What flows are not used for, mostly, is open-ended image and video generation in production. The invertibility constraint is restrictive. A flow cannot squash information away, so it must model nuisance variation (backgrounds, sensor noise, JPEG artefacts) with the same care it gives to the foreground content people actually want. GANs and diffusion can route around this by working in a learned compressed latent space (latent diffusion, §14.12) and so achieve much higher visual fidelity per unit of compute. Discrete coupling and autoregressive flows have largely been displaced from frontier image models. The one surviving lineage is continuous flows reborn as flow matching, which now sits at the heart of state-of-the-art text-to-image and text-to-video systems and is converging with score-based diffusion (§14.13) into a common framework.

What you should take away

A normalising flow is a sequence of invertible neural-network layers applied to a simple base distribution. The change-of-variables formula gives an exact log-likelihood with no lower-bound slack and no partition function to estimate.
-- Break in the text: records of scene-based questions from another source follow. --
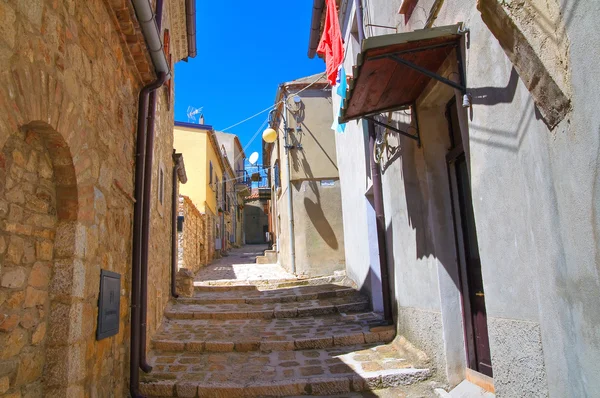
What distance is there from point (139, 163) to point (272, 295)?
4794mm

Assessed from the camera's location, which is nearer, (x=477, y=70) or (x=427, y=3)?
(x=477, y=70)

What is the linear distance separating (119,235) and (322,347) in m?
3.18

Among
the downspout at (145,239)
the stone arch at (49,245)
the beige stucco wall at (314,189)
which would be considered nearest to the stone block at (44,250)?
the stone arch at (49,245)

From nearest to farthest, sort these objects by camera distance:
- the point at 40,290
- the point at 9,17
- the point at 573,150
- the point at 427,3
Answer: the point at 573,150, the point at 9,17, the point at 40,290, the point at 427,3

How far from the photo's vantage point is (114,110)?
4.14 m

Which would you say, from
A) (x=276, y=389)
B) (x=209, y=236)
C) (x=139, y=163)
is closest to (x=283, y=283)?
(x=276, y=389)

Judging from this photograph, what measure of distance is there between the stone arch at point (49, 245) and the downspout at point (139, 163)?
4.77 ft

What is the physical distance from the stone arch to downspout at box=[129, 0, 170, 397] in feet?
4.77

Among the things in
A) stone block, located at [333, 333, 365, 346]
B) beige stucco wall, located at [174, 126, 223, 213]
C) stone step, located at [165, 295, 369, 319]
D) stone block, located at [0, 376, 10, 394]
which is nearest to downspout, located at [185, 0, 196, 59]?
stone step, located at [165, 295, 369, 319]

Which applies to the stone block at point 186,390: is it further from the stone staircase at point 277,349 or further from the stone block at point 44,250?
the stone block at point 44,250

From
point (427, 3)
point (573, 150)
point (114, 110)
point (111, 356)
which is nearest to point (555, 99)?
point (573, 150)

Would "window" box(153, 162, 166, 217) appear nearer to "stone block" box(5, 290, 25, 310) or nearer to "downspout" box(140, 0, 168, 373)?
"downspout" box(140, 0, 168, 373)

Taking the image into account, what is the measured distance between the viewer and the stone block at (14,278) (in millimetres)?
2516

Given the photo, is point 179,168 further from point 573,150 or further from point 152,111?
point 573,150
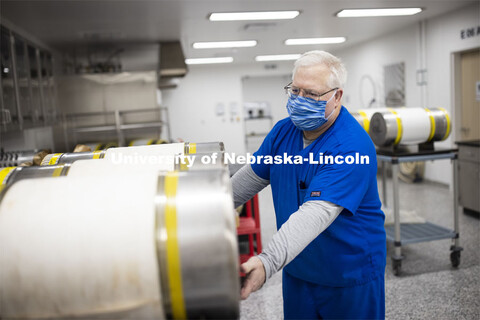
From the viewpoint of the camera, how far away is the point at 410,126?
322 centimetres

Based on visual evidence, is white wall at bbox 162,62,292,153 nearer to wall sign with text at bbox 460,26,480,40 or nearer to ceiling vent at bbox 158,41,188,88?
ceiling vent at bbox 158,41,188,88

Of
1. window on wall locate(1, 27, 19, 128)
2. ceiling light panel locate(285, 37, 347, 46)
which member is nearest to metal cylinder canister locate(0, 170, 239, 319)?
window on wall locate(1, 27, 19, 128)

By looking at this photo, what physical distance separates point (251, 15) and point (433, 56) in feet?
9.57

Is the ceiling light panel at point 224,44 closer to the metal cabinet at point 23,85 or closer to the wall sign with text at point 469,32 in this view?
the metal cabinet at point 23,85

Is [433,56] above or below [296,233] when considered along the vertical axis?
above

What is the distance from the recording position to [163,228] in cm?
64

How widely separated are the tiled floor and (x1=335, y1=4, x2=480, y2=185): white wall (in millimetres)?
2298

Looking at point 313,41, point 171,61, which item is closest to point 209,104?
point 313,41

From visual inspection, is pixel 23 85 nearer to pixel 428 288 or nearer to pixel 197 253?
pixel 197 253

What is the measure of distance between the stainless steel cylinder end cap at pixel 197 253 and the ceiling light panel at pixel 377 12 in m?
4.60

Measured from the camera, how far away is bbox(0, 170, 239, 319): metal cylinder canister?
0.61 metres

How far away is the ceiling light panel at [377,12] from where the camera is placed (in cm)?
479

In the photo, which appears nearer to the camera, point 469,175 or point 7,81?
point 7,81

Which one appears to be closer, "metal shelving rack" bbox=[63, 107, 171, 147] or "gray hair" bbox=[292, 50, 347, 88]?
"gray hair" bbox=[292, 50, 347, 88]
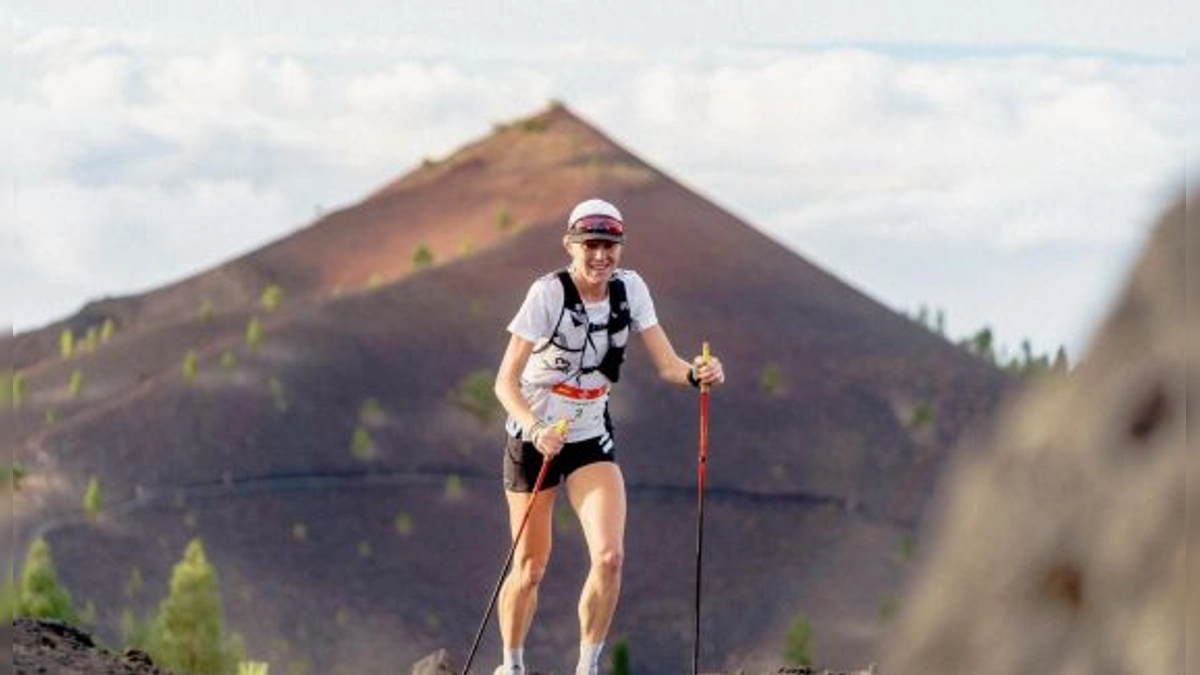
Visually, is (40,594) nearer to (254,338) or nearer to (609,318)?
(609,318)

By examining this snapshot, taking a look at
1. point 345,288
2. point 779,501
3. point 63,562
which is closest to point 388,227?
point 345,288

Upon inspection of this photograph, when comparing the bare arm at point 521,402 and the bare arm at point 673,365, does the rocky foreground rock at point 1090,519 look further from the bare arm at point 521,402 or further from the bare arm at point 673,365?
the bare arm at point 673,365

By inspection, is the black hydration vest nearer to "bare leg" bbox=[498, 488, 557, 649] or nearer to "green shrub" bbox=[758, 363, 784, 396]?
"bare leg" bbox=[498, 488, 557, 649]

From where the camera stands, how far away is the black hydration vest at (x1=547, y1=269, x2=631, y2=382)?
10930mm

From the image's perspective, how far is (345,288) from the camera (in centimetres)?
7281

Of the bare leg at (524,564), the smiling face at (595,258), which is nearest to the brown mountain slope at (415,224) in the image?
the bare leg at (524,564)

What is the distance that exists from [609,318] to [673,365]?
1.57 ft

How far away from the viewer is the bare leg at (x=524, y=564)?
37.8 ft

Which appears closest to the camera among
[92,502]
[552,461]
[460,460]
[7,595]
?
[7,595]

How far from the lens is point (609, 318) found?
36.1ft

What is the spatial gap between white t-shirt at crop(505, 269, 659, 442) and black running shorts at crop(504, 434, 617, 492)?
2.0 inches

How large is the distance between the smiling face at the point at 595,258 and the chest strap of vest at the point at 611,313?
76mm

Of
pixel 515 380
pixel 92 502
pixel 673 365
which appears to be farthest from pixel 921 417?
pixel 515 380

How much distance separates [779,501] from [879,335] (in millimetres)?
9079
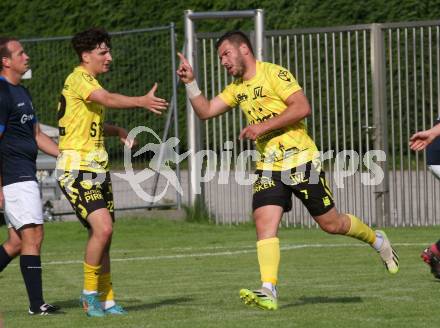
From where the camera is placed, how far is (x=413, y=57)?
16.2 m

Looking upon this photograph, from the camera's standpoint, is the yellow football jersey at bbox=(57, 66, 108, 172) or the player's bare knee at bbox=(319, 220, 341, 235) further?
the player's bare knee at bbox=(319, 220, 341, 235)

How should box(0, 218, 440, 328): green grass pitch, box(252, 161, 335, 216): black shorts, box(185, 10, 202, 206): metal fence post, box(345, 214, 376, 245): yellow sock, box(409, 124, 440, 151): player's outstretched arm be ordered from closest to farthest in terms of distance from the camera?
box(409, 124, 440, 151): player's outstretched arm
box(0, 218, 440, 328): green grass pitch
box(252, 161, 335, 216): black shorts
box(345, 214, 376, 245): yellow sock
box(185, 10, 202, 206): metal fence post

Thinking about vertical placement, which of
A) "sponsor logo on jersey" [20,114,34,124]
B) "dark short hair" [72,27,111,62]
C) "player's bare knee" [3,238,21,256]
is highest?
"dark short hair" [72,27,111,62]

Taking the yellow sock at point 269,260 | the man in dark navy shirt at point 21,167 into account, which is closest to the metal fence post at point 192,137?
the man in dark navy shirt at point 21,167

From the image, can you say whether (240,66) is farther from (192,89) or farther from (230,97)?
(192,89)

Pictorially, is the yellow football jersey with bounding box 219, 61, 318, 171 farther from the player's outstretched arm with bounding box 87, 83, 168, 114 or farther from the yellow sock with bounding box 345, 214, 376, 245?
the player's outstretched arm with bounding box 87, 83, 168, 114

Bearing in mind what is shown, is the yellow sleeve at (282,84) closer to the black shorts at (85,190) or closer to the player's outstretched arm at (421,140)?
the player's outstretched arm at (421,140)

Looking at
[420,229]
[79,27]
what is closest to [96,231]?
[420,229]

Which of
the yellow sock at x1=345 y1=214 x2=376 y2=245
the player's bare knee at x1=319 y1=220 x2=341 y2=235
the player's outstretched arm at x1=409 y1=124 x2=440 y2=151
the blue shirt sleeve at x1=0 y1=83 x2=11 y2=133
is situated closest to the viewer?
the player's outstretched arm at x1=409 y1=124 x2=440 y2=151

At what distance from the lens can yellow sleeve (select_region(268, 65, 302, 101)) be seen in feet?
31.3

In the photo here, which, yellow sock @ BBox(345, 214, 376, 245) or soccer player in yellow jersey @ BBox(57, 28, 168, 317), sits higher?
soccer player in yellow jersey @ BBox(57, 28, 168, 317)

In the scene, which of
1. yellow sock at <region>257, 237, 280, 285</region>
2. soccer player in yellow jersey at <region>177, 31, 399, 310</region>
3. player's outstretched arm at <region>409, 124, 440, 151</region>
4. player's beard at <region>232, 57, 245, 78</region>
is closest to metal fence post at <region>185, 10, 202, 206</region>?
soccer player in yellow jersey at <region>177, 31, 399, 310</region>

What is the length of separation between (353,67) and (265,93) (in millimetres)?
7500

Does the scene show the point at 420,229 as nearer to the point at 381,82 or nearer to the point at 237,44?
the point at 381,82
Practical flows make the Jacobian triangular by construction, reducing the determinant to a product of $d$ diagonal entries, $O(d)$ time. Coupling layers and autoregressive layers are two ways of imposing this structure.
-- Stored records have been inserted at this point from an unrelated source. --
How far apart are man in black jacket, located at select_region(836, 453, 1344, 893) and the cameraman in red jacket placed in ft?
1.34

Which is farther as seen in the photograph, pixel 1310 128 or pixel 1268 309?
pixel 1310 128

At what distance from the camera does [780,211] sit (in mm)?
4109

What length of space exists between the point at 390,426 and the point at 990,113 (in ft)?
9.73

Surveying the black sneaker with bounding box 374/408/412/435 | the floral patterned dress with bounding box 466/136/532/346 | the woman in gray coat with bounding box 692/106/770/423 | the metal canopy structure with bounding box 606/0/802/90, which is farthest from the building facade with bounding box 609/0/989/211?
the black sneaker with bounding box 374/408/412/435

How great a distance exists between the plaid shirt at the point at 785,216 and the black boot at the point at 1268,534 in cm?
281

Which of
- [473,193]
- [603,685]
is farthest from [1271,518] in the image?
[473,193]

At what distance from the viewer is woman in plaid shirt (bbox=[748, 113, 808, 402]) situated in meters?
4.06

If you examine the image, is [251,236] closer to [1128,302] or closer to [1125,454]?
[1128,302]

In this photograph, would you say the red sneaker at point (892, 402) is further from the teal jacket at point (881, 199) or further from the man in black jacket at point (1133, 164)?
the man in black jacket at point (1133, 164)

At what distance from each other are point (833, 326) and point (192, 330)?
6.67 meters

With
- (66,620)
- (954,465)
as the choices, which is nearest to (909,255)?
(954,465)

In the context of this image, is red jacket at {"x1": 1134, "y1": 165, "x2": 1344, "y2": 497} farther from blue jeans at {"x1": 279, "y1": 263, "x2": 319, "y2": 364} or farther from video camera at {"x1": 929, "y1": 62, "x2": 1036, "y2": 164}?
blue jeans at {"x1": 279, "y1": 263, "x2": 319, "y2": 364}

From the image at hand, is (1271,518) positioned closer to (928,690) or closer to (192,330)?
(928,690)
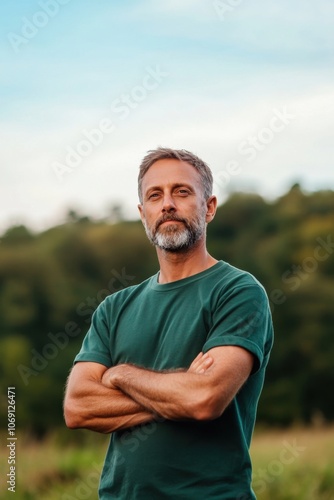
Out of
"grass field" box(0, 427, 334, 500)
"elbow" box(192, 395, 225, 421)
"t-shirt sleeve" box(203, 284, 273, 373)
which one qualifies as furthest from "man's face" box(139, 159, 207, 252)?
"grass field" box(0, 427, 334, 500)

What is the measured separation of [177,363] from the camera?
11.0 ft

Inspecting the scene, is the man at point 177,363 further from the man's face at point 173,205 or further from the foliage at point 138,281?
the foliage at point 138,281

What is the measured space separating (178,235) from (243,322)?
0.45m

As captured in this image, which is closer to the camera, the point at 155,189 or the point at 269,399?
the point at 155,189

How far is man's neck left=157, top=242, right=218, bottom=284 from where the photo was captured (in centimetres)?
358

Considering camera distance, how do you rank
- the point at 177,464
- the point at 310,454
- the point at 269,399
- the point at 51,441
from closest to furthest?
the point at 177,464, the point at 310,454, the point at 51,441, the point at 269,399

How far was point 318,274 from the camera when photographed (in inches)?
923

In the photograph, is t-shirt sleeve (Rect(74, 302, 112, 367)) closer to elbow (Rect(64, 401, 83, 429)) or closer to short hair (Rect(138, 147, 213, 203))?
elbow (Rect(64, 401, 83, 429))

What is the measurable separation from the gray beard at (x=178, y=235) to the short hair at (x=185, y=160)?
18 centimetres

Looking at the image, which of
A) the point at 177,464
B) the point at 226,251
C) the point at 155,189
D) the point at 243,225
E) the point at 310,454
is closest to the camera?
the point at 177,464

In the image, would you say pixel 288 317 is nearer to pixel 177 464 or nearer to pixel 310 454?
pixel 310 454

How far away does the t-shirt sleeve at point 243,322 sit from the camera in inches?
129

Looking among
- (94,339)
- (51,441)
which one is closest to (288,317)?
(51,441)

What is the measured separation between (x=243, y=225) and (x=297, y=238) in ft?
4.75
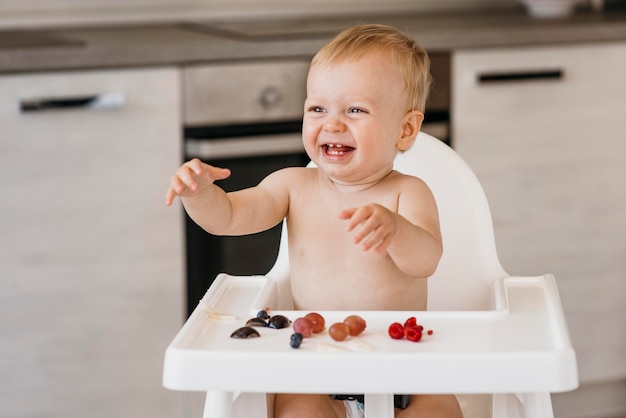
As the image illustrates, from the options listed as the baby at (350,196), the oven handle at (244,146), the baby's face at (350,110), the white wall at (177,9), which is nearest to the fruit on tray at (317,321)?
the baby at (350,196)

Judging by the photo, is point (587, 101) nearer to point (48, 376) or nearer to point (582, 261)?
point (582, 261)

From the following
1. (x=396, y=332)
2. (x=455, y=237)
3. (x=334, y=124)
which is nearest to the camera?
(x=396, y=332)

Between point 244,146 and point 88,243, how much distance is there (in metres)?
0.37

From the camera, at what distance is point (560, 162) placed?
2510 millimetres

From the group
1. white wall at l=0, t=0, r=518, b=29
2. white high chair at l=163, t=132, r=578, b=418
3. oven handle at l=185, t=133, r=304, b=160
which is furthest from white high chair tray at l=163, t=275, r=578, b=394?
→ white wall at l=0, t=0, r=518, b=29

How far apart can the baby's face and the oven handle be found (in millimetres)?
885

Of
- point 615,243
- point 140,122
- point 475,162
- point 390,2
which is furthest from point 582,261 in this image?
point 140,122

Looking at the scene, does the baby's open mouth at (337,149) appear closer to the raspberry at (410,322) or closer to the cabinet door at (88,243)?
the raspberry at (410,322)

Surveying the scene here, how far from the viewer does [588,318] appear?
261cm

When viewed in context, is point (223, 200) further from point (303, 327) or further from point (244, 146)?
point (244, 146)

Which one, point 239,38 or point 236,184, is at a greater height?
point 239,38

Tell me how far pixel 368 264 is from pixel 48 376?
113 cm

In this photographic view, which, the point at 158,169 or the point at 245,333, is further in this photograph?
the point at 158,169

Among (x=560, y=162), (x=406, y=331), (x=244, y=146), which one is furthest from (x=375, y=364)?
(x=560, y=162)
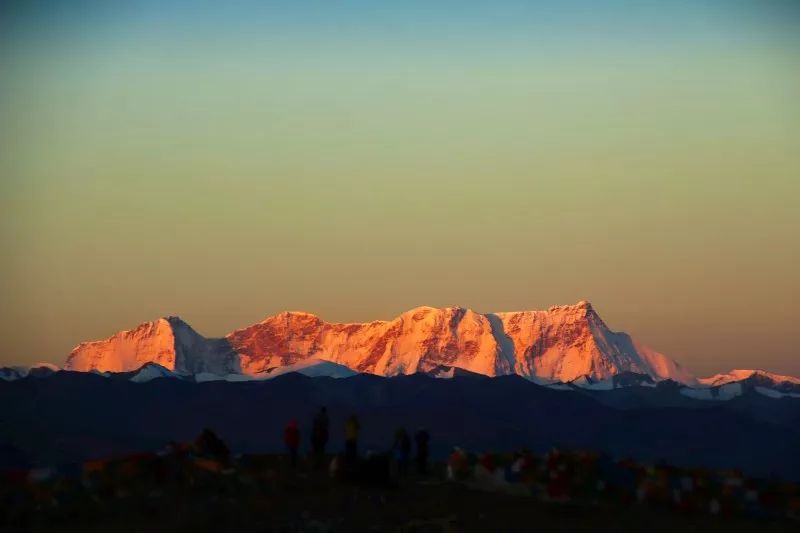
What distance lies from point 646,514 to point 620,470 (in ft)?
19.0

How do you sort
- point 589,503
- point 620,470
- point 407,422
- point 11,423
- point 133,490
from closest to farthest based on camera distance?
point 133,490
point 589,503
point 620,470
point 11,423
point 407,422

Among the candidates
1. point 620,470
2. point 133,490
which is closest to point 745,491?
point 620,470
Coupling layers (RealNVP, Glow) split the input into two halves, leave one half fixed and apply an affine transform to the other. Both forward and inverse cost a single neural-network forward pass, so sampling and density evaluation are equally cheap.
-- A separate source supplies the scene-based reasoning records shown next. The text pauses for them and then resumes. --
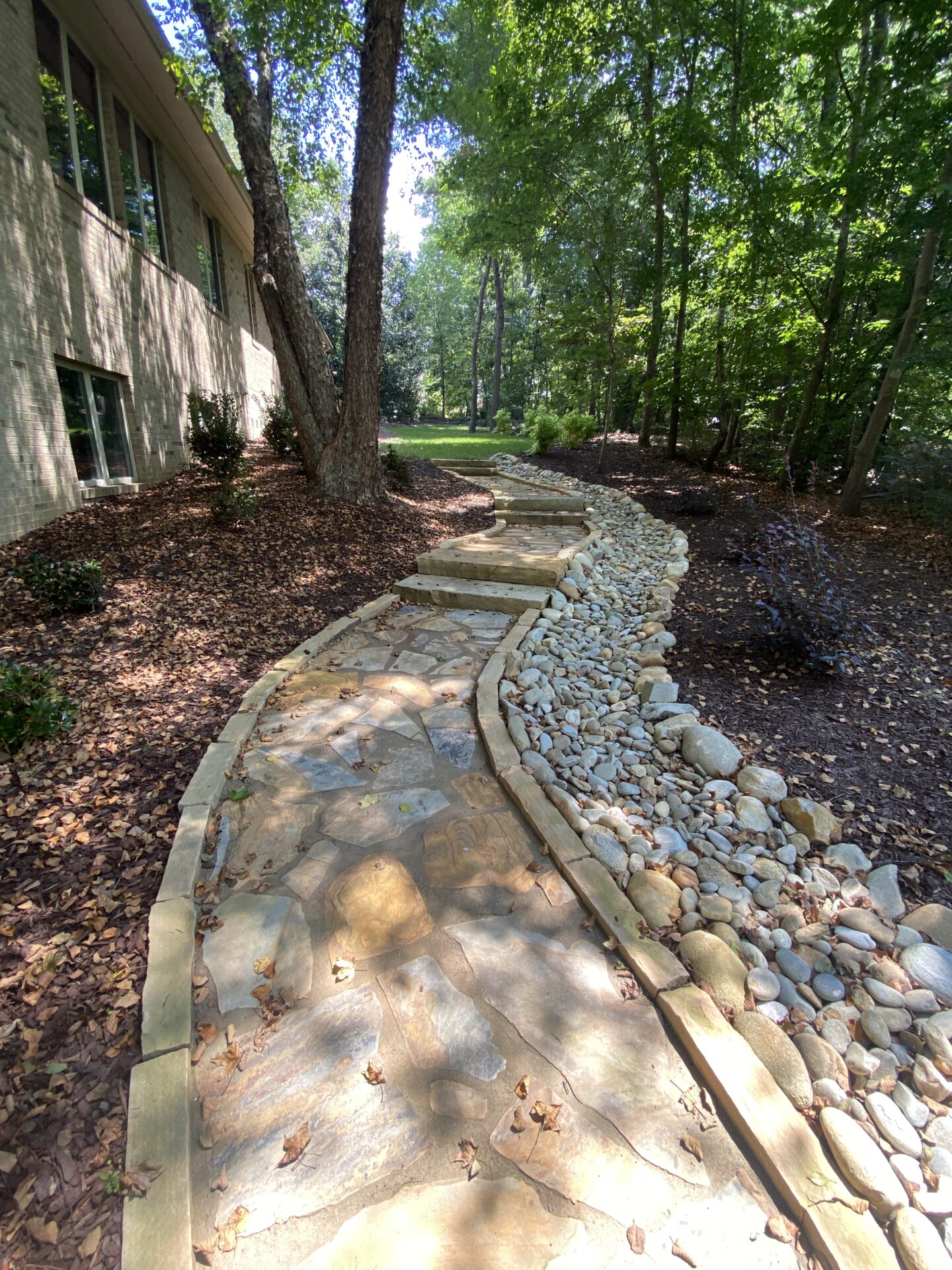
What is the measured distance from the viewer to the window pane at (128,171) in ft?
21.9

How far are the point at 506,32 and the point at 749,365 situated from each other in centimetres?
756

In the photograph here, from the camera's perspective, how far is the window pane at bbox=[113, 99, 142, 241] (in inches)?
263

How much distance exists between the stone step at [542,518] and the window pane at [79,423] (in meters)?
4.58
Autoregressive flows trade the two directions: MAFs are fast at density and slow at sampling, IAFs the reverse. Pick the direction by use case, IAFs for variational posteriors, MAFs for density estimation.
Continuous flows replace the layer stack with a Neural ODE; flow matching trains them by direct regression on a target velocity field, and is now the dominant continuous-time generative recipe, the lineage that once produced RealNVP has, via flow matching, become inseparable from modern diffusion.